I am looking for some advice/opinion to guide me on a decision with regards to my next role. I am going to move jobs and I currently have two offers, both in global macro quantitative research. One offer is within commodities (term structure modelling) and the other is within fixed income (yield curve modelling). I'd be very interested to hear your advice for what direction you would go in. I have experience in both fields - I've spent 5 years in major CTAs and I've spent the last 3 years in fixed income quant research at a bank.

The guy heading the commodities team at the new role seamed very knowledgeable in commodities so I'll have a mentor to guide me. The guy heading the fixed income is a bit of a generalist and doesn't have deep fixed income knowledge but the firm has a lot of fixed income expertise and it seems I'll find support from someone if I need it.

Personally, I am currently leaning towards the Fixed Income yield curve modelling role. The biggest reason probably is the current environment - the yield curve has become the hottest topic in finance and the next few years might be interesting. The same can be said for commodities though but I am put off by the field because when I worked in CTAs, research was quite boring. Unfortunately, I don't have experience in Fixed Income trading which might be equally or even more boring than commodities? I've also not come across many quant funds that do quantitative fixed income.
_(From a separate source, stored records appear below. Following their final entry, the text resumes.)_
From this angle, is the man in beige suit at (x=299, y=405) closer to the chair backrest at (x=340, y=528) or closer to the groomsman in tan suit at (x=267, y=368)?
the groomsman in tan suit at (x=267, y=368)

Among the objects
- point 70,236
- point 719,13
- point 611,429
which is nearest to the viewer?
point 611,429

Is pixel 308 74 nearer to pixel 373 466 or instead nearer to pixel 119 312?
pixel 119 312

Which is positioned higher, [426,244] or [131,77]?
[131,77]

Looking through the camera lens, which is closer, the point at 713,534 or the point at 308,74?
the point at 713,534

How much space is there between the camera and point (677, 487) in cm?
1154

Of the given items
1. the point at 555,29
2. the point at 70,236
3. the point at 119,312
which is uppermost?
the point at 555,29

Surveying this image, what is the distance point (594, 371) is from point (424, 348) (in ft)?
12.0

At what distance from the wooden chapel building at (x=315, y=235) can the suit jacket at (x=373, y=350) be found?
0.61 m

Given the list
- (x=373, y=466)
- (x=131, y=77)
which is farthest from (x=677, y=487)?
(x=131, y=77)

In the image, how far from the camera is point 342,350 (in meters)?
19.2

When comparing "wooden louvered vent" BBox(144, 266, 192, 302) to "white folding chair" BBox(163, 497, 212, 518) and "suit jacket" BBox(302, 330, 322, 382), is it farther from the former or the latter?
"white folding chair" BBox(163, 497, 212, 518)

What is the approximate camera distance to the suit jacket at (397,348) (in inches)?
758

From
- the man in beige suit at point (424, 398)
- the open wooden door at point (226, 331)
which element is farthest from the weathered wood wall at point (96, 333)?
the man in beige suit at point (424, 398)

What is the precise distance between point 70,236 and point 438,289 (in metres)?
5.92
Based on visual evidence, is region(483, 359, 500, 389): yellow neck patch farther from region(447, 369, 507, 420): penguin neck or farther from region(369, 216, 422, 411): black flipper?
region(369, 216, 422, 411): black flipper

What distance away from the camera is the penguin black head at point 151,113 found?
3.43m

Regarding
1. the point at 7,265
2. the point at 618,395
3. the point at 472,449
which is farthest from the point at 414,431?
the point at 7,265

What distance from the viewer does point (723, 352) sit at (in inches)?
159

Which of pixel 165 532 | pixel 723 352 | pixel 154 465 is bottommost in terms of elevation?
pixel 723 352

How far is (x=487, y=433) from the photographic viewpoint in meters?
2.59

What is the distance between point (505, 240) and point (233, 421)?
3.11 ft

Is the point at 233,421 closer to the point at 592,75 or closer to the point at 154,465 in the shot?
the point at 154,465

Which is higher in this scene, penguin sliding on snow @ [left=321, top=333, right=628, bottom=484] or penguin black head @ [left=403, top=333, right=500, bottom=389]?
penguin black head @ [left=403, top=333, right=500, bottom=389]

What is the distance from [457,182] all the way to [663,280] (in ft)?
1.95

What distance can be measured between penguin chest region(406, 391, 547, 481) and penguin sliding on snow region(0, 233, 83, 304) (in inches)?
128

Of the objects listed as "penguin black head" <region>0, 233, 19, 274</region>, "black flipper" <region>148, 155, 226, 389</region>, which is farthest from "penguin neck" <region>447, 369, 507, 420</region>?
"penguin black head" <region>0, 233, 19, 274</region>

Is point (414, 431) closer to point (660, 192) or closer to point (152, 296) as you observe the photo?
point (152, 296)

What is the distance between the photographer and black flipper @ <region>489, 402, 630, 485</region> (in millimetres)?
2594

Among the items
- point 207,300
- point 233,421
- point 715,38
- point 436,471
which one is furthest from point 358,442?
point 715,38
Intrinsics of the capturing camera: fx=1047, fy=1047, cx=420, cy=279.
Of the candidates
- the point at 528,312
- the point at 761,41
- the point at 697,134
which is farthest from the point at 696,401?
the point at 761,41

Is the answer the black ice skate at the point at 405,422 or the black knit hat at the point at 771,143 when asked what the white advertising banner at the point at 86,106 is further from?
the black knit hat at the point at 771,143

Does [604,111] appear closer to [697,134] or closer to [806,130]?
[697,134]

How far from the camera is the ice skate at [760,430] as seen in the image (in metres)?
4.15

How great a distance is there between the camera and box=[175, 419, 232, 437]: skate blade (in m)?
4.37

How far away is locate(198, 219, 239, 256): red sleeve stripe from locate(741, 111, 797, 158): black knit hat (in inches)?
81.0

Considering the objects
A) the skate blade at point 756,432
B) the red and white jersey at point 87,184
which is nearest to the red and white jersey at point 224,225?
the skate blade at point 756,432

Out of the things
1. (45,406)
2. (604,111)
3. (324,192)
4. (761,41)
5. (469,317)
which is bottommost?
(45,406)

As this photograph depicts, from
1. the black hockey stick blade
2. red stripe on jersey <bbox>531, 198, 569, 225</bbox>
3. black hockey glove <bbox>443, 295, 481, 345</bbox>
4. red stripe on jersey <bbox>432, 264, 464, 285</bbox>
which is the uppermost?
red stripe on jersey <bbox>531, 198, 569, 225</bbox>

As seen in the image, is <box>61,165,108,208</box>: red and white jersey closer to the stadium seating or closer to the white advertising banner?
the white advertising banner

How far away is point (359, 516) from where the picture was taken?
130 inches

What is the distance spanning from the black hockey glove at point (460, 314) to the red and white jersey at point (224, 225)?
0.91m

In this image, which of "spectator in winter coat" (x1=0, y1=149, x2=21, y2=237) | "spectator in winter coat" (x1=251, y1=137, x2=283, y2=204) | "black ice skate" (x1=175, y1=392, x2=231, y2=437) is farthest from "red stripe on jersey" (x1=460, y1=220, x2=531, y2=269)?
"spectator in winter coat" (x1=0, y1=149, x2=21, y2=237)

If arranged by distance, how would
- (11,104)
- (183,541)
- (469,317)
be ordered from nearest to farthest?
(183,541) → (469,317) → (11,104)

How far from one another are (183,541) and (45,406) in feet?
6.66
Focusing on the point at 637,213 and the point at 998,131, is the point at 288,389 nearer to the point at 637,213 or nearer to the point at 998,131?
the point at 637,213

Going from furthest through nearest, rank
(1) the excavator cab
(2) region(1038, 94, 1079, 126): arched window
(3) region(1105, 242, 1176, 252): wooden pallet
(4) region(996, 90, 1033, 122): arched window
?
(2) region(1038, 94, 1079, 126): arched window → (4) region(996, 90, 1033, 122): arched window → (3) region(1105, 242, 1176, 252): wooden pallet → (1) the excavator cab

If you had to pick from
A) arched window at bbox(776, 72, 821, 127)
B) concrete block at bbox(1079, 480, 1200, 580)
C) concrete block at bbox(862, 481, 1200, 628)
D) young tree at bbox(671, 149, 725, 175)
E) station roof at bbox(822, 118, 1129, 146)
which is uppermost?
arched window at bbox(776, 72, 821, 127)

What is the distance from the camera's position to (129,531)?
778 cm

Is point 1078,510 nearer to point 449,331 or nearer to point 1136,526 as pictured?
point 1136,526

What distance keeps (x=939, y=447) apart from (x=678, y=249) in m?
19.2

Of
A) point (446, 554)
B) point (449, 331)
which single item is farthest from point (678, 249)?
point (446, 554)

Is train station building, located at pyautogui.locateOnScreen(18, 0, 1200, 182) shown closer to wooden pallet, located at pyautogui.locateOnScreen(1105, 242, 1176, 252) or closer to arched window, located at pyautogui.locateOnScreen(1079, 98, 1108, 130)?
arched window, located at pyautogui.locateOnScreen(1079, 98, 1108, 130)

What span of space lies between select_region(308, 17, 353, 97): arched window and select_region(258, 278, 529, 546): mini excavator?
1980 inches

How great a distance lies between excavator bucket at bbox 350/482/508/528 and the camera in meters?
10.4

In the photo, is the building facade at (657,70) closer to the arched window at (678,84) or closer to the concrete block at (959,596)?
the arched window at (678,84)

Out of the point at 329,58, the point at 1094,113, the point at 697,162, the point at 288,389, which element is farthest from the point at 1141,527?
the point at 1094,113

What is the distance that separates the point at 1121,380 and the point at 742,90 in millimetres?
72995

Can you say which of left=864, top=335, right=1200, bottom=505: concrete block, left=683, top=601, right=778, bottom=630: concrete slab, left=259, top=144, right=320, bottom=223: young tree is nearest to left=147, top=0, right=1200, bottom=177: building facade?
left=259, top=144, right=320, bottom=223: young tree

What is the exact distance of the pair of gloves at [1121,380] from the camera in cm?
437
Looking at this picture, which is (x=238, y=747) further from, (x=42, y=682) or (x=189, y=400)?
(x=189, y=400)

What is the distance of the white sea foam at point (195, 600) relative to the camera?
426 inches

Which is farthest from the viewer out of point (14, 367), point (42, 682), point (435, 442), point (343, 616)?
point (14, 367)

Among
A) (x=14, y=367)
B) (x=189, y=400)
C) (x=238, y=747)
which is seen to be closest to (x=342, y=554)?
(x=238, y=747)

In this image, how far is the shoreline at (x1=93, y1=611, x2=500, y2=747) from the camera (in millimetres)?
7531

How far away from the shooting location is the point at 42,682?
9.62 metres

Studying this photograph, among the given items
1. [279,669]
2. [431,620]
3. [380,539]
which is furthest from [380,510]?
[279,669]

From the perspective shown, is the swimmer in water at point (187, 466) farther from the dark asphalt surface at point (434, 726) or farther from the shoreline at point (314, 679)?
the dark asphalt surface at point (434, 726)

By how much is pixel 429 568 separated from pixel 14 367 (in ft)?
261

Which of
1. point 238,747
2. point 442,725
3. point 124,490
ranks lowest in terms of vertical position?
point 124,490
One worry, however, that I have is that the fixed income markets are far more distributed/fragmented, far less standardized, far higher proportion is voice rather than electronic trading. This might become a nightmare for doing quantitative research and might be a killer for trading. Whereas with commodities, I know my way around, I know the data, I know where to get it, how to process it etc, with fixed income, I am far less experienced. But then again, the fact that fixed income is hard to trade quantitatively can also be a positive - less competition, more alpha.

Any thoughts would be very welcome and appreciated.